It struck me several times that the flow of traffic at the Hofplein in Rotterdam, one of the busiest roundabouts in my city, is better when the traffic lights are turned off. Despite the anarchy that such a situation brings to the streets, people get to the other side of the roundabout faster than when the lights are operational. And this not only applies to motorists but to pedestrians and cyclists as well.
In a Dutch article titled “Traffic is safer without rules” traffic expert Hans Monderman explained that the flow of traffic at an intersection can increase, while at the same time casualty rates decrease, when all traffic lights and road signs are removed. The reason is that, in a situation without rules or guidance, people feel compelled to take responsibility and to judge for themselves how to reach the other side safely and in one piece.

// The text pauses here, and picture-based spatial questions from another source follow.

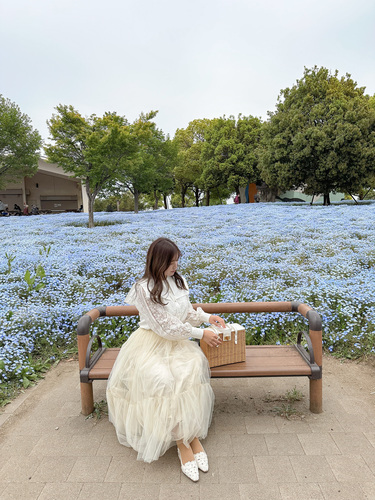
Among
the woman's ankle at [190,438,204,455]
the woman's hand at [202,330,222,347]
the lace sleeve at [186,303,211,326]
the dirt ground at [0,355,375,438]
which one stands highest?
the lace sleeve at [186,303,211,326]

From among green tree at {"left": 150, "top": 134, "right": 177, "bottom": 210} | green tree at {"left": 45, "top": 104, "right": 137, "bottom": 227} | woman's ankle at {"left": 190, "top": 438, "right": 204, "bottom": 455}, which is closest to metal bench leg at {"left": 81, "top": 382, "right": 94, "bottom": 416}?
woman's ankle at {"left": 190, "top": 438, "right": 204, "bottom": 455}

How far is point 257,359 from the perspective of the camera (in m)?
2.84

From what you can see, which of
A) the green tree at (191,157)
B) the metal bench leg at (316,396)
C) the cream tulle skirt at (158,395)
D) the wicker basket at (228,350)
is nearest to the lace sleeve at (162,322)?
the cream tulle skirt at (158,395)

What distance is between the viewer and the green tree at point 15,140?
909 inches

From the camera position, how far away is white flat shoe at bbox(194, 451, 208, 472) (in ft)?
7.09

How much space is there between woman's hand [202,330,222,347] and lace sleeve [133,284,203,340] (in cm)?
9

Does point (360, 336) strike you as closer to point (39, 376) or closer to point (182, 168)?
point (39, 376)

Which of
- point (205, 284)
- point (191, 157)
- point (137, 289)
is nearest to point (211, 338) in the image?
point (137, 289)

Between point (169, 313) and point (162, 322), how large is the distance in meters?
0.09

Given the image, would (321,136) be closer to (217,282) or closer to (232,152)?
(232,152)

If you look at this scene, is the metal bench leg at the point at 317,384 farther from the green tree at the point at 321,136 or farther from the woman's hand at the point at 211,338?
the green tree at the point at 321,136

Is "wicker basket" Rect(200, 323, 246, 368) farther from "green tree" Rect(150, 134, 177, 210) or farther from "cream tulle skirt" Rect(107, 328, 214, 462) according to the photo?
"green tree" Rect(150, 134, 177, 210)

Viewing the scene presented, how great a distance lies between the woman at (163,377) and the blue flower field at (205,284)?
1.51 metres

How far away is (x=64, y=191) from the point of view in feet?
152
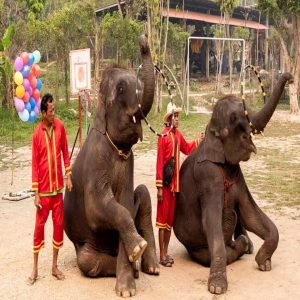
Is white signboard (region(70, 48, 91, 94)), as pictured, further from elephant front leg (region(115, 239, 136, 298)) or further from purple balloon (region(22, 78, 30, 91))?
elephant front leg (region(115, 239, 136, 298))

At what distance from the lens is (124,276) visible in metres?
4.37

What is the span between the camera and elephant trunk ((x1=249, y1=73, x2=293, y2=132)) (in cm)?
439

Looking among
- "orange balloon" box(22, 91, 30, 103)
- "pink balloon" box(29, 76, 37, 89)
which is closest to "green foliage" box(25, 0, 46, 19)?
"pink balloon" box(29, 76, 37, 89)

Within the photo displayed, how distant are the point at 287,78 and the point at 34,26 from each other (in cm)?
1696

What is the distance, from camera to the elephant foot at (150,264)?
483 centimetres

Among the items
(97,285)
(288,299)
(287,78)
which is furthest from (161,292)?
(287,78)

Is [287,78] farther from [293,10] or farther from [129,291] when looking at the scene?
[293,10]

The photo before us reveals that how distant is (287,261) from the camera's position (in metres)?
5.22

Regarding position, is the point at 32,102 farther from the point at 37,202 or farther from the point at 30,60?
the point at 37,202

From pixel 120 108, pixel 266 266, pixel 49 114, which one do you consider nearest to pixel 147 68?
pixel 120 108

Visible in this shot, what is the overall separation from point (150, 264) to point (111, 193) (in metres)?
0.84

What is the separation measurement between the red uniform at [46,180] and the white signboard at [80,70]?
5.22m

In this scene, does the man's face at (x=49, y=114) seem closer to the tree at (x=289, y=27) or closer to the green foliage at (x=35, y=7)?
the green foliage at (x=35, y=7)

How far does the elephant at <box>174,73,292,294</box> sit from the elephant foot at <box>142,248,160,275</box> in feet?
1.58
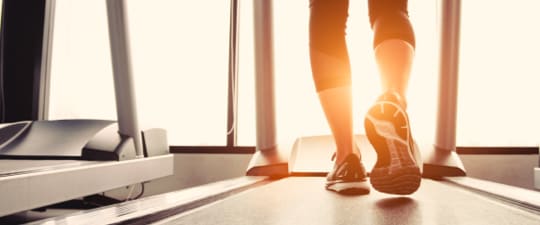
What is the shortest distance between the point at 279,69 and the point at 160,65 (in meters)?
0.75

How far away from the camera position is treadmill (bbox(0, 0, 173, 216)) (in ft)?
3.95

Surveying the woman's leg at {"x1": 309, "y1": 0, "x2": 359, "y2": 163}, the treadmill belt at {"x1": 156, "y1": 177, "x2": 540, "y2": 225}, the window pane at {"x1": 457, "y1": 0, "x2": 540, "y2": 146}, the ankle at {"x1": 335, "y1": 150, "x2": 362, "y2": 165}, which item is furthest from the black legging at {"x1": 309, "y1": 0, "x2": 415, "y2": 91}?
the window pane at {"x1": 457, "y1": 0, "x2": 540, "y2": 146}

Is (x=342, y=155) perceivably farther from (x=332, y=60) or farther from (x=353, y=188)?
(x=332, y=60)

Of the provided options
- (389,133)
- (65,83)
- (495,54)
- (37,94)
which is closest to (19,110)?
(37,94)

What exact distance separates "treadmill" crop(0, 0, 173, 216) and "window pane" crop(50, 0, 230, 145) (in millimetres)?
492

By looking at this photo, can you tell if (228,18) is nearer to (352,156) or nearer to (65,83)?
(65,83)

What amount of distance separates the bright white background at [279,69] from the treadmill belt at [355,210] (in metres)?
1.14

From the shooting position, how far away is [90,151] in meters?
1.60

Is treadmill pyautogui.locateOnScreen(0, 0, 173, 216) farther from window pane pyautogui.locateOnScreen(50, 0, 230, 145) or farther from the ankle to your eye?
the ankle

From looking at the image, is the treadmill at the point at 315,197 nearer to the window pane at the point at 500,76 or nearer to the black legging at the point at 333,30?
the black legging at the point at 333,30

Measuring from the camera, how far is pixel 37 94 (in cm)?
257

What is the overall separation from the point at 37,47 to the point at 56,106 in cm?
38

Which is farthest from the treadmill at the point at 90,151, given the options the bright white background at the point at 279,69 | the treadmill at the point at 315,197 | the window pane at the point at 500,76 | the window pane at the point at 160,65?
the window pane at the point at 500,76

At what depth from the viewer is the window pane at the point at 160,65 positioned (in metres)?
2.51
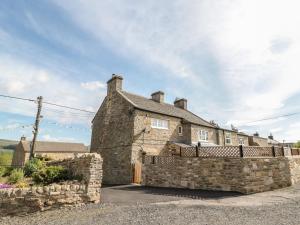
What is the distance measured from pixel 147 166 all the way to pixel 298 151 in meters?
13.2

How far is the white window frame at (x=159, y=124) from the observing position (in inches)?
873

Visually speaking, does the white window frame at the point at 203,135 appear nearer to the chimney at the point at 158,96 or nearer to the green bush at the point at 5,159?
the chimney at the point at 158,96

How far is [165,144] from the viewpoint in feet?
74.3

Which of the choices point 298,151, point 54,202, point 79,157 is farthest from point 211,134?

The cause of this paradox can be found in risk perception and false security. Remove the green traffic light (false security) and car drivers will not blindly go full throttle on the assumption that they have priority over everybody else. Wipe away the crosswalk and pedestrians will better watch out for any dangerous vehicles (increased risk perception). Monderman claimed that the number of accidents diminished, and traffic throughput increased, in all situations where this concept was introduced. The idea is called shared space, which entails that all participants in traffic are equal, and that they all have to watch out for each other. Nobody can assume priority over others.
I dare claim that the shared space principle also applies to software development practices. Rules on how code should be developed, how it should be tested, and how new versions are to be built and deployed, may not automatically lead to higher quality products. On the contrary, a documented test procedure that doesn’t take specific project characteristics into account can lead to false security among team members. And an official requirements specification process that is deliberately ignored by team members may actually help them to increase their risk perception, seeing problems more clearly because they know they have to watch out.
In most projects, existing rules have to be treated not as laws but as rules of thumb. They point people in a direction that is often a smart solution to a problem, but not always. Sometimes it is necessary to abolish rules precisely to prevent people from blindly following them. In some of the most successful projects I participated in, we ignored rules and made better decisions on the spot. By going around road blocks and ignoring traffic lights we were able to reach the other side of our timeboxes timely and safely.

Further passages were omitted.